DOI: 10.1177/02692155261459619 ISSN: 0269-2155

Implementation and evaluation of a stroke sexual health practice profile for rehabilitation in Ontario, Canada

Calogero Giurleo, Amanda McIntyre, Anna Kras-Dupuis, Deena Lala, Dalton Wolfe

Objective

This study aimed to implement and evaluate a structured, team-based approach to integrating sexual health into stroke rehabilitation using the Permission-Limited Information-Specific Suggestions-Intensive Therapy model, operationalized through the Stroke Sexual Health Practice Profile.

Design

Quality Improvement Initiative.

Setting

Ontario, Canada.

Participants

Patients attending inpatient or outpatient stroke rehabilitation.

Intervention

The Stroke Sexual Health Practice Profile was developed collaboratively by an interprofessional team and implemented within a stroke rehabilitation program. It outlined standardized practices across the Permission-Limited Information-Specific Suggestions-Intensive Therapy framework, including scripts, educational materials, and documentation protocols.

Main measures

Outcomes included staff knowledge, comfort, and approaches to addressing sexual health, participation in educational activities, patient awareness and comfort discussing sexual health, and documentation of sexual health practices in clinical charts.

Results

Preimplementation surveys identified gaps in patients’ awareness of poststroke sexual health and providers’ confidence in addressing it.
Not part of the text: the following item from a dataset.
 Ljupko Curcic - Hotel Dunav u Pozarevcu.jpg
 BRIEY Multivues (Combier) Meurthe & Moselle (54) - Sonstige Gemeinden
Among eligible staff, 86.3% completed online modules and 62.1% attended workshops, which were associated with significant improvements in knowledge and comfort. These gains were partially sustained at 6 months. Postimplementation patient surveys demonstrated improved awareness and comfort discussing sexual health. Chart audits showed increased documentation of sexual health discussions over time.

Conclusions

The Stroke Sexual Health Practice Profile supported integration of sexual health into stroke rehabilitation by improving clinician knowledge and confidence and increasing documentation of care. Sustained improvements may require ongoing reinforcement and system-level supports.